Work to complete:
Express the lines from the one containing "What is the estimated" up to and including the one containing "What is the distance" as a JSON list of strings, one string per line, leaving out blank lines.

Supplied records:
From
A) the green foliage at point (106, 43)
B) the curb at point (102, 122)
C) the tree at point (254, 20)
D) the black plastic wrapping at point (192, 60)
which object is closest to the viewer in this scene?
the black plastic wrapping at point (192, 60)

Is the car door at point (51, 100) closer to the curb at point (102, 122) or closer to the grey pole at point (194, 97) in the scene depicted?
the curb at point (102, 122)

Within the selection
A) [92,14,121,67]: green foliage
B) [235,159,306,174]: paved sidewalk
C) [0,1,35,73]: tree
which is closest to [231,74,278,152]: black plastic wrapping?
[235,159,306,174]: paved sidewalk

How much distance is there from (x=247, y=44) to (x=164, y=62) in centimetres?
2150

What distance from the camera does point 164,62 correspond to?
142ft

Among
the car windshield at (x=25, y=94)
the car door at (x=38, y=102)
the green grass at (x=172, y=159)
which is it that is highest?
==
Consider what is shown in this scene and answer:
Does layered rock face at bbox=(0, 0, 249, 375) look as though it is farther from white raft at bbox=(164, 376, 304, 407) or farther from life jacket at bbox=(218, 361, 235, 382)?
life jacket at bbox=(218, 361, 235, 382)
==
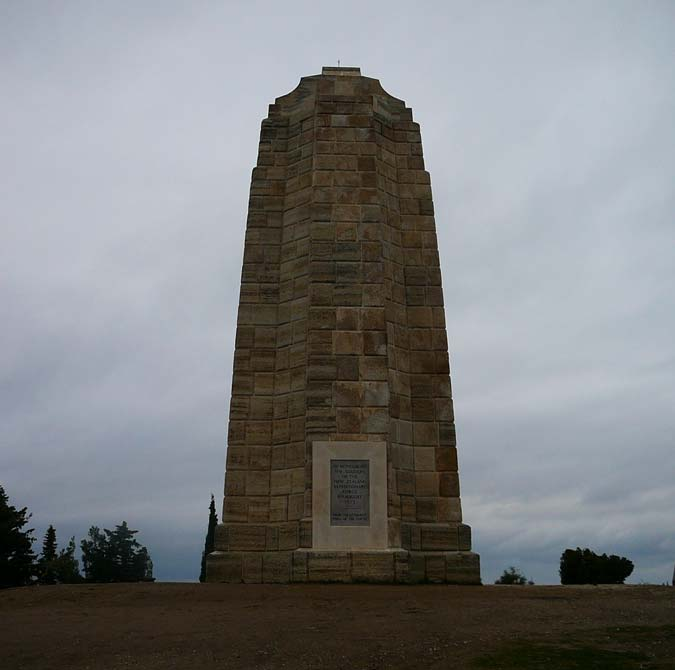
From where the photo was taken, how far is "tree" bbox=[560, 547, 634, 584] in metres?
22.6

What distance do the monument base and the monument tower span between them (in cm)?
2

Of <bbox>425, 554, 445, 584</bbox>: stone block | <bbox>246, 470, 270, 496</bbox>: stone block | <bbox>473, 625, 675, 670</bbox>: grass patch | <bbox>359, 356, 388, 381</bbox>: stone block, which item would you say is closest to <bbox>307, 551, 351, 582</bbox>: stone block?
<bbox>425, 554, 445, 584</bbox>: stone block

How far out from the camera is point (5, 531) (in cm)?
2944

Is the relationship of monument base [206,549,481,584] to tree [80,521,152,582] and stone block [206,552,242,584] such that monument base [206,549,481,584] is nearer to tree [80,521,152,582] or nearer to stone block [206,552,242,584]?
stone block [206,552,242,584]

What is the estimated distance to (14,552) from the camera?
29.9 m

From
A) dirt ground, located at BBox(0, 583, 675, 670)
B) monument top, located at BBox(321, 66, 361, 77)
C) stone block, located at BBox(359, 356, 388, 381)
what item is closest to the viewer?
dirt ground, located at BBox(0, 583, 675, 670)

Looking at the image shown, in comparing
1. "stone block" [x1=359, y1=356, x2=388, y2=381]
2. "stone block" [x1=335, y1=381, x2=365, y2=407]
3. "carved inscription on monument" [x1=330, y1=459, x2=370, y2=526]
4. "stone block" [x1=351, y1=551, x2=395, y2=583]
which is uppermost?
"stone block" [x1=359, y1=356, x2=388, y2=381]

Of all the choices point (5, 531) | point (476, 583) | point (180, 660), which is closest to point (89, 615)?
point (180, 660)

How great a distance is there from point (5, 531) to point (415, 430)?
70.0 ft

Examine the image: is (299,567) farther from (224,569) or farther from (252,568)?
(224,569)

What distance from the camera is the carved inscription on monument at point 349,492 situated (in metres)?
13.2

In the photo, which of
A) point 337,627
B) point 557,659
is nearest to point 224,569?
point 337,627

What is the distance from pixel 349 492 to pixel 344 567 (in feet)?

Expected output:
[
  "What is the estimated distance to (14,552) from the camera?",
  "29.9 m",
  "From",
  "A) dirt ground, located at BBox(0, 583, 675, 670)",
  "B) monument top, located at BBox(321, 66, 361, 77)",
  "C) stone block, located at BBox(359, 356, 388, 381)",
  "what item is closest to the viewer?",
  "dirt ground, located at BBox(0, 583, 675, 670)",
  "Looking at the image shown, in comparing",
  "1. \"stone block\" [x1=359, y1=356, x2=388, y2=381]",
  "2. \"stone block\" [x1=335, y1=381, x2=365, y2=407]",
  "3. \"carved inscription on monument\" [x1=330, y1=459, x2=370, y2=526]",
  "4. \"stone block\" [x1=351, y1=551, x2=395, y2=583]",
  "which is uppermost?",
  "\"stone block\" [x1=359, y1=356, x2=388, y2=381]",
  "Of all the choices point (5, 531) | point (476, 583) | point (180, 660), which is closest to point (89, 615)?",
  "point (180, 660)",
  "How great a distance is there from point (5, 531) to point (415, 430)?",
  "70.0 ft",
  "Examine the image: is (299,567) farther from (224,569) or farther from (252,568)?",
  "(224,569)",
  "What distance from the camera is the carved inscription on monument at point 349,492 situated (in metres)?",
  "13.2",
  "In the photo, which of",
  "A) point 337,627",
  "B) point 557,659",
  "is nearest to point 224,569?",
  "point 337,627",
  "What is the distance from pixel 349 492 to pixel 344 567 (in feet)?"
]